Kale is known to be one of the most nutrient-dense foods on earth. The more of it you can get into your body, the better. It contains numerous health-benefiting phytochemicals, anti-oxidant properties, and it is anti-inflammatory. Regular consumption of kale is said to help lower cholesterol as well as prevent several forms of cancer.
Kale is a rich source of minerals like copper, calcium, sodium, potassium, iron, manganese, and phosphorus. Per calorie, kale has more calcium than milk and more iron than beef. It contains Omega fatty acids and a healthy dose of fiber, both of which are deficient in the average American diet.
To lower your body’s chemical burden, make sure you are consuming organic kale as opposed to conventional kale, which is on the EWG’s “plus” list as produce to avoid when grown conventionally due to a high rate of pesticide use.
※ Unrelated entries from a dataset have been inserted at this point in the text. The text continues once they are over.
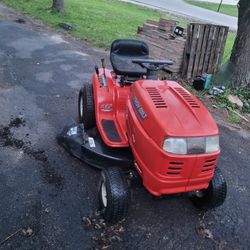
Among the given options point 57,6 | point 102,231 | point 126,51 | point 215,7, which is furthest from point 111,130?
point 215,7

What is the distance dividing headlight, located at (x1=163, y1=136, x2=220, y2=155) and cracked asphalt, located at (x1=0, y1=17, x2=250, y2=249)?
39.1 inches

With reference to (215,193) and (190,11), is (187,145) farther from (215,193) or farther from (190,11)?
(190,11)

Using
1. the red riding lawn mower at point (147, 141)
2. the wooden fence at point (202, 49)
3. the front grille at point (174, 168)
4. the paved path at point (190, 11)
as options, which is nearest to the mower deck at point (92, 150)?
the red riding lawn mower at point (147, 141)

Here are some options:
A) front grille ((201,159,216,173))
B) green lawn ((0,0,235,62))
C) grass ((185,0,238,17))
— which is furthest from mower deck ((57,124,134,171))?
grass ((185,0,238,17))

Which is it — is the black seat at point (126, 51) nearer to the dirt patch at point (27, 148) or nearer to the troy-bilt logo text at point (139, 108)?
the troy-bilt logo text at point (139, 108)

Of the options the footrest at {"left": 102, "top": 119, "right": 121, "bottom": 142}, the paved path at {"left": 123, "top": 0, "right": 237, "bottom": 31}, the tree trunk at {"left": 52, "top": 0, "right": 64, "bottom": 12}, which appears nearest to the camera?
the footrest at {"left": 102, "top": 119, "right": 121, "bottom": 142}

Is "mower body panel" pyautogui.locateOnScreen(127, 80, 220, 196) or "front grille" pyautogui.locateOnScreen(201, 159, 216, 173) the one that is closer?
"mower body panel" pyautogui.locateOnScreen(127, 80, 220, 196)

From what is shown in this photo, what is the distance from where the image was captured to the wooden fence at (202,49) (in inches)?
290

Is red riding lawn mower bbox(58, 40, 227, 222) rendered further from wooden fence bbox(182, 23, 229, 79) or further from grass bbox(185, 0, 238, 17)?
grass bbox(185, 0, 238, 17)

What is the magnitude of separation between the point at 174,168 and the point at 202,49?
5179mm

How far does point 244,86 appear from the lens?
290 inches

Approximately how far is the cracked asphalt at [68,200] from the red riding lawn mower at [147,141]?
0.74 feet

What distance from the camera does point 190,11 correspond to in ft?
68.6

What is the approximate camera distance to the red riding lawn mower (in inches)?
118
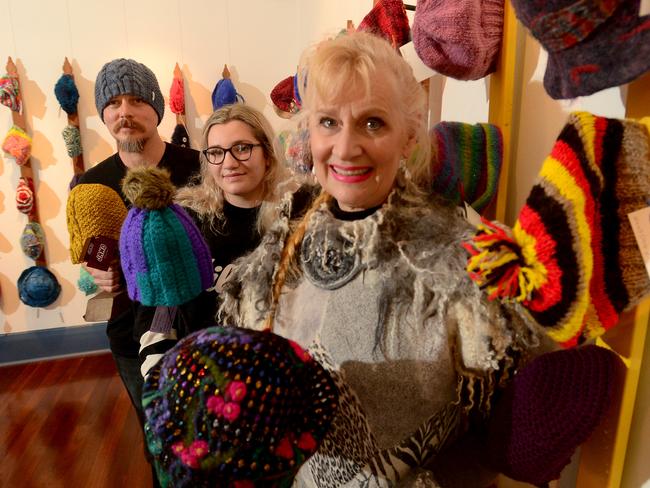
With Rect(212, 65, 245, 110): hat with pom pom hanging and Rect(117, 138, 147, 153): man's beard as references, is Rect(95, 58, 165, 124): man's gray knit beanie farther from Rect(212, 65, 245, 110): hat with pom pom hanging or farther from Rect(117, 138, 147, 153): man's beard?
Rect(212, 65, 245, 110): hat with pom pom hanging

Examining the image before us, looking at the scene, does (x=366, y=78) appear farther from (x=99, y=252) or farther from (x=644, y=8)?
(x=99, y=252)

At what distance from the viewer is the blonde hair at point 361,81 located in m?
0.67

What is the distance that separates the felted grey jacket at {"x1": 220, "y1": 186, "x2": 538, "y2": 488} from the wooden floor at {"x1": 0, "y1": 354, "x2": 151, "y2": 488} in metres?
1.48

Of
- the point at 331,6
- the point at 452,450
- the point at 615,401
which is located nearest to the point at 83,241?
the point at 452,450

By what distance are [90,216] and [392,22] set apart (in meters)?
0.81

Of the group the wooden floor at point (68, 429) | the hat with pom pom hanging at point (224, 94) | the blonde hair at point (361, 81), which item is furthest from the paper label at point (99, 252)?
the hat with pom pom hanging at point (224, 94)

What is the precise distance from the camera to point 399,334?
690mm

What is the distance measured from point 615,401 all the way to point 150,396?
58 centimetres

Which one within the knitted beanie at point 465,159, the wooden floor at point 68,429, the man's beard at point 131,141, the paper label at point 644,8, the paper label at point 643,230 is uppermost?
the paper label at point 644,8

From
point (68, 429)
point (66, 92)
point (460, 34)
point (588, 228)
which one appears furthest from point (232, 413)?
point (66, 92)

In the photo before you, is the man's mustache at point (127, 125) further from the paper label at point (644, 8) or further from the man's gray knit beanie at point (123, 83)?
the paper label at point (644, 8)

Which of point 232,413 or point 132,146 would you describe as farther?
point 132,146

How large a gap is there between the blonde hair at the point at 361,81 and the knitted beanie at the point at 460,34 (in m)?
0.08

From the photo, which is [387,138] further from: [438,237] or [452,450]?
[452,450]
When eating kale raw you will find it more digestible by breaking it down in one way or another. This can be achieved by fine chopping, massaging with an acid like lemon juice or apple cider vinegar, or through slight warming in a dehydrator. The upside of eating kale raw is that you’ll reap the benefits of all the nutrients and live enzymes.
Add 2-5 kale stems with leaves to fruit or protein smoothies. High-speed blenders work best to break down the stems, but conventional blenders will also work. Try this Green Goddess Smoothie and feel free to add or subtract ingredients based on your dietary needs and preferences. There is a lot of room for creativity and customizing when it comes to smoothies. Experiment!
Add kale to vegetable juice for maximum nutrition and fast absorption. When I’m not traveling I drink a quart of green juice a day consisting of kale, collard greens, dandelion greens, cucumber, parsley, celery, romaine, cilantro, lemon and ginger. If you’re new to juicing, perhaps try adding a green apple or a beet to help sweeten this up.